Quand on parle de Blu Ray allemand pour les films de genre, on pointe hélas généralement la médiocrité des résultats. Les efforts effectués par des boites comme DigiDreams (qui va sortir les 4 NEMESIS d'Albert Pyun) ou des éditions 3D illusoires, on prend peur. Pas de miracle pour DAS CONCORDE INFERNO, mais un relatif soin qui place la copie un cran au-dessus de la moyenne. On sent qu'elle n'a pas forcément été nettoyée de manière optimale. Des poussières apparaissent de manière régulière le long du métrage. Les couleurs sont naturelles et si la copie d'origine -et la pellicule utilisée par ce type de production- accusent certaines faiblesses, on peut dire que le passage en HD fait de son mieux avec ce qu'il a comme matériau de base. Pas de solidité dans la gestion des contrastes : les scènes se déroulant de nuit ne transparaissent pas au mieux à l'écran, exception faite de la scène du bateau avec Franciscus & Farmer. La copie ne révèle pas de précision dans les détails. même si les gros plans font preuve de clarté. On a donc affaire à une copie moyenne mais Ascot ne s'en sort pas trop mal avec une compression adéquate. On apprécie en ce sens tout particulièrement les séquences sous-marines de découverte de la carcasse du Concorde et de chasse à l'homme.

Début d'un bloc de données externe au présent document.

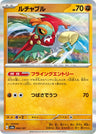 084/187 - Hawlucha - Holo - Japanese Ver. - Pokemon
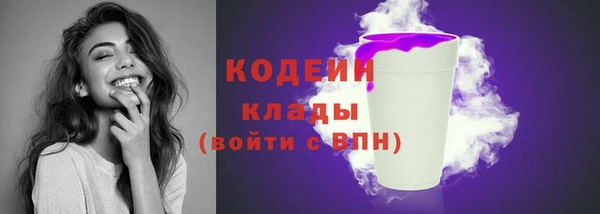 бутик Лихославль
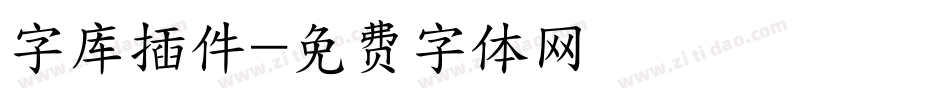 字库插件字体转换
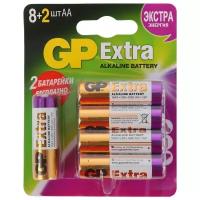 Батарея GP Extra Alkaline AA (LR6), 10 шт. (15AX8/2-CR10)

Deux pistes sonores : la version anglaise en DTS HD MA 2.0 mono et le doublage allemand sur le même mode. Sans jouer les puristes, on va préférer largement la piste anglophone, au débit binaire plus important et plus régulier. Les effets sonores se détachent correctement des dialogues et même si cette piste non compressée n'atteint pas un summum de pureté - un petit souffle se détecte de temps à autres-, cela reste très agréable à l'oreille. En tendant l'oreille à la version teutonne, le son parait plus étouffé, plus terne. Les dialogues doublés semblent plus au-dessus de l'environnement sonore, totalement en retrait. Pas très agréable. Qui plus est pour les audiophiles, la partition disco-orchestrale de Maestro Cipriani s'avère plus efficace en version anglaise, ce qui ponctue l'action au mieux. Il ne faut donc pas espérer d'effets sonores en rafale et des baisses qui vont défoncer les enceintes. Le film ayant été enregistré en mono, la transcription anglaise semble ainsi la plus fidèle
Et comme il semble presque d'habitude pour ce type d'éditions, aucun sous-titres. L'expérience cinéphile s'arrête presque là, puisque la galette donne en seule guise de bonus une galerie de photos d'exploitation du distributeur allemand... et les fameuses bandes-annonces mentionnées ci-avant. Très bizarre de voir DON JON ou METALLICA THRU THE NEVER en compagnie de DAS CONCORDE INFERNO! A moins que l'éditeur allemand ne considère que les acheteurs du film de Ruggero Deodato soient des clients potentiels pour des films parlant de concert de musique métal ou d'un homme addict au porno? Votre chroniqueur s'en tiendra à Deodato, et recommande néanmoins cette édition Blu Ray pour les amateurs de rip-off italiens des 70,es fans de films catastrophes, les complétistes de Deodato, les amoureux de Mimsy Farmer... qui maitrisent l'anglais.